-- START GIVEN TEXT --

Although, as Ellis and Goggins go on to explain, whilst disability is largely the victim of exclusion, the ever evolving digital space is offering more opportunities for inclusion for those who may be deemed ‘disabled’: 

‘Participatory digital media is increasing [the] potential for marginalised audiences to engage with media across the spectrum of commercial, public, community and alternative media.’ (Ellis and Goggins 2015, p. 80). 

This form of digital media is the bridge between those ‘able’ and ‘disabled’. Audio blogs by blind people, video blogging by deaf people and the ABC’s participatory media space ‘Ramp Up’, are all agents active in the fight against social exclusion, offering a space for both the less engaged ‘abled’ as well as the less politicised ‘disabled’, and all that falls in between, to coincide together in contemporary life. Let’s hope this momentum continues, because obliviousness is privileges form of deprivation.

-- END GIVEN TEXT --
-- START SUPPLIED MATERIAL --

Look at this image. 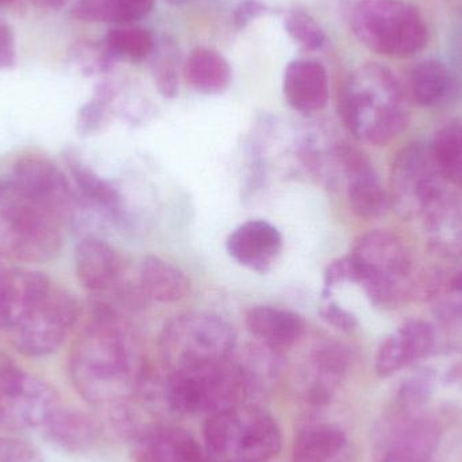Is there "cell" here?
<instances>
[{
  "label": "cell",
  "instance_id": "1",
  "mask_svg": "<svg viewBox=\"0 0 462 462\" xmlns=\"http://www.w3.org/2000/svg\"><path fill=\"white\" fill-rule=\"evenodd\" d=\"M69 374L88 403L107 411L127 406L146 380L140 342L110 309L97 307L70 349Z\"/></svg>",
  "mask_w": 462,
  "mask_h": 462
},
{
  "label": "cell",
  "instance_id": "2",
  "mask_svg": "<svg viewBox=\"0 0 462 462\" xmlns=\"http://www.w3.org/2000/svg\"><path fill=\"white\" fill-rule=\"evenodd\" d=\"M339 114L357 140L385 145L406 129V92L388 68L365 64L345 83L339 97Z\"/></svg>",
  "mask_w": 462,
  "mask_h": 462
},
{
  "label": "cell",
  "instance_id": "3",
  "mask_svg": "<svg viewBox=\"0 0 462 462\" xmlns=\"http://www.w3.org/2000/svg\"><path fill=\"white\" fill-rule=\"evenodd\" d=\"M208 462H268L282 450V430L268 412L239 404L205 423Z\"/></svg>",
  "mask_w": 462,
  "mask_h": 462
},
{
  "label": "cell",
  "instance_id": "4",
  "mask_svg": "<svg viewBox=\"0 0 462 462\" xmlns=\"http://www.w3.org/2000/svg\"><path fill=\"white\" fill-rule=\"evenodd\" d=\"M165 404L176 414L211 415L245 404L249 388L233 357L168 374L162 388Z\"/></svg>",
  "mask_w": 462,
  "mask_h": 462
},
{
  "label": "cell",
  "instance_id": "5",
  "mask_svg": "<svg viewBox=\"0 0 462 462\" xmlns=\"http://www.w3.org/2000/svg\"><path fill=\"white\" fill-rule=\"evenodd\" d=\"M355 37L382 56L406 59L426 48L429 30L417 8L403 0H357L349 15Z\"/></svg>",
  "mask_w": 462,
  "mask_h": 462
},
{
  "label": "cell",
  "instance_id": "6",
  "mask_svg": "<svg viewBox=\"0 0 462 462\" xmlns=\"http://www.w3.org/2000/svg\"><path fill=\"white\" fill-rule=\"evenodd\" d=\"M236 333L218 315H179L165 325L160 339L168 371H184L218 363L233 356Z\"/></svg>",
  "mask_w": 462,
  "mask_h": 462
},
{
  "label": "cell",
  "instance_id": "7",
  "mask_svg": "<svg viewBox=\"0 0 462 462\" xmlns=\"http://www.w3.org/2000/svg\"><path fill=\"white\" fill-rule=\"evenodd\" d=\"M61 219L5 189L0 203V252L24 263H48L61 250Z\"/></svg>",
  "mask_w": 462,
  "mask_h": 462
},
{
  "label": "cell",
  "instance_id": "8",
  "mask_svg": "<svg viewBox=\"0 0 462 462\" xmlns=\"http://www.w3.org/2000/svg\"><path fill=\"white\" fill-rule=\"evenodd\" d=\"M355 282L363 287L371 303L391 307L398 303L410 274L409 253L390 231L374 230L357 239L352 254Z\"/></svg>",
  "mask_w": 462,
  "mask_h": 462
},
{
  "label": "cell",
  "instance_id": "9",
  "mask_svg": "<svg viewBox=\"0 0 462 462\" xmlns=\"http://www.w3.org/2000/svg\"><path fill=\"white\" fill-rule=\"evenodd\" d=\"M433 146L411 143L396 156L391 172V203L402 217L423 216L447 194Z\"/></svg>",
  "mask_w": 462,
  "mask_h": 462
},
{
  "label": "cell",
  "instance_id": "10",
  "mask_svg": "<svg viewBox=\"0 0 462 462\" xmlns=\"http://www.w3.org/2000/svg\"><path fill=\"white\" fill-rule=\"evenodd\" d=\"M59 407V396L48 383L27 374L14 361L0 358V428H42Z\"/></svg>",
  "mask_w": 462,
  "mask_h": 462
},
{
  "label": "cell",
  "instance_id": "11",
  "mask_svg": "<svg viewBox=\"0 0 462 462\" xmlns=\"http://www.w3.org/2000/svg\"><path fill=\"white\" fill-rule=\"evenodd\" d=\"M80 309L72 293L51 288L42 303L13 330L14 346L27 357L56 353L78 322Z\"/></svg>",
  "mask_w": 462,
  "mask_h": 462
},
{
  "label": "cell",
  "instance_id": "12",
  "mask_svg": "<svg viewBox=\"0 0 462 462\" xmlns=\"http://www.w3.org/2000/svg\"><path fill=\"white\" fill-rule=\"evenodd\" d=\"M439 437V425L425 410L393 404L374 431V455L390 453L431 460Z\"/></svg>",
  "mask_w": 462,
  "mask_h": 462
},
{
  "label": "cell",
  "instance_id": "13",
  "mask_svg": "<svg viewBox=\"0 0 462 462\" xmlns=\"http://www.w3.org/2000/svg\"><path fill=\"white\" fill-rule=\"evenodd\" d=\"M5 189L38 203L60 219L69 214L72 191L54 162L40 154H26L14 162Z\"/></svg>",
  "mask_w": 462,
  "mask_h": 462
},
{
  "label": "cell",
  "instance_id": "14",
  "mask_svg": "<svg viewBox=\"0 0 462 462\" xmlns=\"http://www.w3.org/2000/svg\"><path fill=\"white\" fill-rule=\"evenodd\" d=\"M53 284L42 272L0 269V328L13 331L49 295Z\"/></svg>",
  "mask_w": 462,
  "mask_h": 462
},
{
  "label": "cell",
  "instance_id": "15",
  "mask_svg": "<svg viewBox=\"0 0 462 462\" xmlns=\"http://www.w3.org/2000/svg\"><path fill=\"white\" fill-rule=\"evenodd\" d=\"M338 156L346 175L347 200L353 214L361 219L380 218L390 200L371 162L363 152L349 145L341 146Z\"/></svg>",
  "mask_w": 462,
  "mask_h": 462
},
{
  "label": "cell",
  "instance_id": "16",
  "mask_svg": "<svg viewBox=\"0 0 462 462\" xmlns=\"http://www.w3.org/2000/svg\"><path fill=\"white\" fill-rule=\"evenodd\" d=\"M133 439L137 462H208L205 448L179 426H148L138 430Z\"/></svg>",
  "mask_w": 462,
  "mask_h": 462
},
{
  "label": "cell",
  "instance_id": "17",
  "mask_svg": "<svg viewBox=\"0 0 462 462\" xmlns=\"http://www.w3.org/2000/svg\"><path fill=\"white\" fill-rule=\"evenodd\" d=\"M347 358L344 347L328 344L314 350L301 374L300 399L311 409L328 406L346 374Z\"/></svg>",
  "mask_w": 462,
  "mask_h": 462
},
{
  "label": "cell",
  "instance_id": "18",
  "mask_svg": "<svg viewBox=\"0 0 462 462\" xmlns=\"http://www.w3.org/2000/svg\"><path fill=\"white\" fill-rule=\"evenodd\" d=\"M436 344L433 328L422 319H410L387 337L376 355V374L388 377L430 355Z\"/></svg>",
  "mask_w": 462,
  "mask_h": 462
},
{
  "label": "cell",
  "instance_id": "19",
  "mask_svg": "<svg viewBox=\"0 0 462 462\" xmlns=\"http://www.w3.org/2000/svg\"><path fill=\"white\" fill-rule=\"evenodd\" d=\"M280 231L266 221H247L236 227L226 241L227 253L241 265L265 273L282 252Z\"/></svg>",
  "mask_w": 462,
  "mask_h": 462
},
{
  "label": "cell",
  "instance_id": "20",
  "mask_svg": "<svg viewBox=\"0 0 462 462\" xmlns=\"http://www.w3.org/2000/svg\"><path fill=\"white\" fill-rule=\"evenodd\" d=\"M282 92L293 110L318 113L328 102V79L325 67L315 60H293L282 76Z\"/></svg>",
  "mask_w": 462,
  "mask_h": 462
},
{
  "label": "cell",
  "instance_id": "21",
  "mask_svg": "<svg viewBox=\"0 0 462 462\" xmlns=\"http://www.w3.org/2000/svg\"><path fill=\"white\" fill-rule=\"evenodd\" d=\"M352 445L336 423L310 420L296 431L293 462H352Z\"/></svg>",
  "mask_w": 462,
  "mask_h": 462
},
{
  "label": "cell",
  "instance_id": "22",
  "mask_svg": "<svg viewBox=\"0 0 462 462\" xmlns=\"http://www.w3.org/2000/svg\"><path fill=\"white\" fill-rule=\"evenodd\" d=\"M75 271L79 282L89 292H106L121 279V257L107 242L86 238L76 246Z\"/></svg>",
  "mask_w": 462,
  "mask_h": 462
},
{
  "label": "cell",
  "instance_id": "23",
  "mask_svg": "<svg viewBox=\"0 0 462 462\" xmlns=\"http://www.w3.org/2000/svg\"><path fill=\"white\" fill-rule=\"evenodd\" d=\"M246 326L261 345L280 355L292 349L306 331L300 315L273 306L252 307L246 312Z\"/></svg>",
  "mask_w": 462,
  "mask_h": 462
},
{
  "label": "cell",
  "instance_id": "24",
  "mask_svg": "<svg viewBox=\"0 0 462 462\" xmlns=\"http://www.w3.org/2000/svg\"><path fill=\"white\" fill-rule=\"evenodd\" d=\"M425 229L434 249L444 254L462 253V199L445 194L425 214Z\"/></svg>",
  "mask_w": 462,
  "mask_h": 462
},
{
  "label": "cell",
  "instance_id": "25",
  "mask_svg": "<svg viewBox=\"0 0 462 462\" xmlns=\"http://www.w3.org/2000/svg\"><path fill=\"white\" fill-rule=\"evenodd\" d=\"M143 292L159 303H176L186 298L189 282L178 266L157 255H146L140 266Z\"/></svg>",
  "mask_w": 462,
  "mask_h": 462
},
{
  "label": "cell",
  "instance_id": "26",
  "mask_svg": "<svg viewBox=\"0 0 462 462\" xmlns=\"http://www.w3.org/2000/svg\"><path fill=\"white\" fill-rule=\"evenodd\" d=\"M46 437L62 449L83 452L97 442L99 429L92 418L73 410L57 409L42 426Z\"/></svg>",
  "mask_w": 462,
  "mask_h": 462
},
{
  "label": "cell",
  "instance_id": "27",
  "mask_svg": "<svg viewBox=\"0 0 462 462\" xmlns=\"http://www.w3.org/2000/svg\"><path fill=\"white\" fill-rule=\"evenodd\" d=\"M184 78L200 94L221 95L229 88L233 75L229 62L221 53L200 48L187 59Z\"/></svg>",
  "mask_w": 462,
  "mask_h": 462
},
{
  "label": "cell",
  "instance_id": "28",
  "mask_svg": "<svg viewBox=\"0 0 462 462\" xmlns=\"http://www.w3.org/2000/svg\"><path fill=\"white\" fill-rule=\"evenodd\" d=\"M409 86L414 102L430 107L452 97L456 80L447 64L439 60H426L411 70Z\"/></svg>",
  "mask_w": 462,
  "mask_h": 462
},
{
  "label": "cell",
  "instance_id": "29",
  "mask_svg": "<svg viewBox=\"0 0 462 462\" xmlns=\"http://www.w3.org/2000/svg\"><path fill=\"white\" fill-rule=\"evenodd\" d=\"M154 0H78L75 18L97 23L129 24L148 15Z\"/></svg>",
  "mask_w": 462,
  "mask_h": 462
},
{
  "label": "cell",
  "instance_id": "30",
  "mask_svg": "<svg viewBox=\"0 0 462 462\" xmlns=\"http://www.w3.org/2000/svg\"><path fill=\"white\" fill-rule=\"evenodd\" d=\"M67 165L70 175L75 179L76 186L87 199L106 208L111 214H118L122 203L118 189H114L107 180L89 170L75 154H68Z\"/></svg>",
  "mask_w": 462,
  "mask_h": 462
},
{
  "label": "cell",
  "instance_id": "31",
  "mask_svg": "<svg viewBox=\"0 0 462 462\" xmlns=\"http://www.w3.org/2000/svg\"><path fill=\"white\" fill-rule=\"evenodd\" d=\"M106 48L113 57L141 62L153 56L157 45L156 40L148 30L143 27L121 26L108 32Z\"/></svg>",
  "mask_w": 462,
  "mask_h": 462
},
{
  "label": "cell",
  "instance_id": "32",
  "mask_svg": "<svg viewBox=\"0 0 462 462\" xmlns=\"http://www.w3.org/2000/svg\"><path fill=\"white\" fill-rule=\"evenodd\" d=\"M431 146L445 179L462 186V124L442 129Z\"/></svg>",
  "mask_w": 462,
  "mask_h": 462
},
{
  "label": "cell",
  "instance_id": "33",
  "mask_svg": "<svg viewBox=\"0 0 462 462\" xmlns=\"http://www.w3.org/2000/svg\"><path fill=\"white\" fill-rule=\"evenodd\" d=\"M284 27L290 37L307 51H318L325 45V32L306 11H291L285 18Z\"/></svg>",
  "mask_w": 462,
  "mask_h": 462
},
{
  "label": "cell",
  "instance_id": "34",
  "mask_svg": "<svg viewBox=\"0 0 462 462\" xmlns=\"http://www.w3.org/2000/svg\"><path fill=\"white\" fill-rule=\"evenodd\" d=\"M106 116V92H100L97 99L84 105L79 110L78 119H76V130L79 134H92L102 126Z\"/></svg>",
  "mask_w": 462,
  "mask_h": 462
},
{
  "label": "cell",
  "instance_id": "35",
  "mask_svg": "<svg viewBox=\"0 0 462 462\" xmlns=\"http://www.w3.org/2000/svg\"><path fill=\"white\" fill-rule=\"evenodd\" d=\"M154 79L160 94L165 97H175L179 92V79L176 72L175 61L171 53L160 60L157 67H154Z\"/></svg>",
  "mask_w": 462,
  "mask_h": 462
},
{
  "label": "cell",
  "instance_id": "36",
  "mask_svg": "<svg viewBox=\"0 0 462 462\" xmlns=\"http://www.w3.org/2000/svg\"><path fill=\"white\" fill-rule=\"evenodd\" d=\"M319 314L325 322L339 330L350 331L357 326V318L352 311L328 299L320 306Z\"/></svg>",
  "mask_w": 462,
  "mask_h": 462
},
{
  "label": "cell",
  "instance_id": "37",
  "mask_svg": "<svg viewBox=\"0 0 462 462\" xmlns=\"http://www.w3.org/2000/svg\"><path fill=\"white\" fill-rule=\"evenodd\" d=\"M266 11H268V7H266L265 3L260 2V0H244L236 5V11H234V24L238 29H245L254 19L263 15Z\"/></svg>",
  "mask_w": 462,
  "mask_h": 462
},
{
  "label": "cell",
  "instance_id": "38",
  "mask_svg": "<svg viewBox=\"0 0 462 462\" xmlns=\"http://www.w3.org/2000/svg\"><path fill=\"white\" fill-rule=\"evenodd\" d=\"M32 452L29 445L16 439L0 441V462H32Z\"/></svg>",
  "mask_w": 462,
  "mask_h": 462
},
{
  "label": "cell",
  "instance_id": "39",
  "mask_svg": "<svg viewBox=\"0 0 462 462\" xmlns=\"http://www.w3.org/2000/svg\"><path fill=\"white\" fill-rule=\"evenodd\" d=\"M16 60L15 37L5 22H0V69L14 67Z\"/></svg>",
  "mask_w": 462,
  "mask_h": 462
},
{
  "label": "cell",
  "instance_id": "40",
  "mask_svg": "<svg viewBox=\"0 0 462 462\" xmlns=\"http://www.w3.org/2000/svg\"><path fill=\"white\" fill-rule=\"evenodd\" d=\"M374 462H431V460H425V458L420 457H411V456L380 453V455H374Z\"/></svg>",
  "mask_w": 462,
  "mask_h": 462
},
{
  "label": "cell",
  "instance_id": "41",
  "mask_svg": "<svg viewBox=\"0 0 462 462\" xmlns=\"http://www.w3.org/2000/svg\"><path fill=\"white\" fill-rule=\"evenodd\" d=\"M42 5H49V7H61L62 5L68 2V0H40Z\"/></svg>",
  "mask_w": 462,
  "mask_h": 462
},
{
  "label": "cell",
  "instance_id": "42",
  "mask_svg": "<svg viewBox=\"0 0 462 462\" xmlns=\"http://www.w3.org/2000/svg\"><path fill=\"white\" fill-rule=\"evenodd\" d=\"M452 285L453 290H455L456 292L462 293V272L461 273H458V276L456 277L455 280H453Z\"/></svg>",
  "mask_w": 462,
  "mask_h": 462
},
{
  "label": "cell",
  "instance_id": "43",
  "mask_svg": "<svg viewBox=\"0 0 462 462\" xmlns=\"http://www.w3.org/2000/svg\"><path fill=\"white\" fill-rule=\"evenodd\" d=\"M167 2H170L171 5H186V3L194 2V0H167Z\"/></svg>",
  "mask_w": 462,
  "mask_h": 462
},
{
  "label": "cell",
  "instance_id": "44",
  "mask_svg": "<svg viewBox=\"0 0 462 462\" xmlns=\"http://www.w3.org/2000/svg\"><path fill=\"white\" fill-rule=\"evenodd\" d=\"M14 0H0V7H5V5H11Z\"/></svg>",
  "mask_w": 462,
  "mask_h": 462
},
{
  "label": "cell",
  "instance_id": "45",
  "mask_svg": "<svg viewBox=\"0 0 462 462\" xmlns=\"http://www.w3.org/2000/svg\"><path fill=\"white\" fill-rule=\"evenodd\" d=\"M2 268H3V266H0V269H2Z\"/></svg>",
  "mask_w": 462,
  "mask_h": 462
},
{
  "label": "cell",
  "instance_id": "46",
  "mask_svg": "<svg viewBox=\"0 0 462 462\" xmlns=\"http://www.w3.org/2000/svg\"><path fill=\"white\" fill-rule=\"evenodd\" d=\"M0 22H2V21H0Z\"/></svg>",
  "mask_w": 462,
  "mask_h": 462
}]
</instances>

-- END SUPPLIED MATERIAL --

SET OF TASKS:
1. Reproduce word for word the part of the passage on disability and digital media between "This form of" and "form of deprivation.", inclusive.
2. In the passage on disability and digital media, what is the name of the ABC's participatory media space?

FULL ANSWERS:
1.
This form of digital media is the bridge between those ‘able’ and ‘disabled’. Audio blogs by blind people, video blogging by deaf people and the ABC’s participatory media space ‘Ramp Up’, are all agents active in the fight against social exclusion, offering a space for both the less engaged ‘abled’ as well as the less politicised ‘disabled’, and all that falls in between, to coincide together in contemporary life. Let’s hope this momentum continues, because obliviousness is privileges form of deprivation.

2. It is called 'Ramp Up'.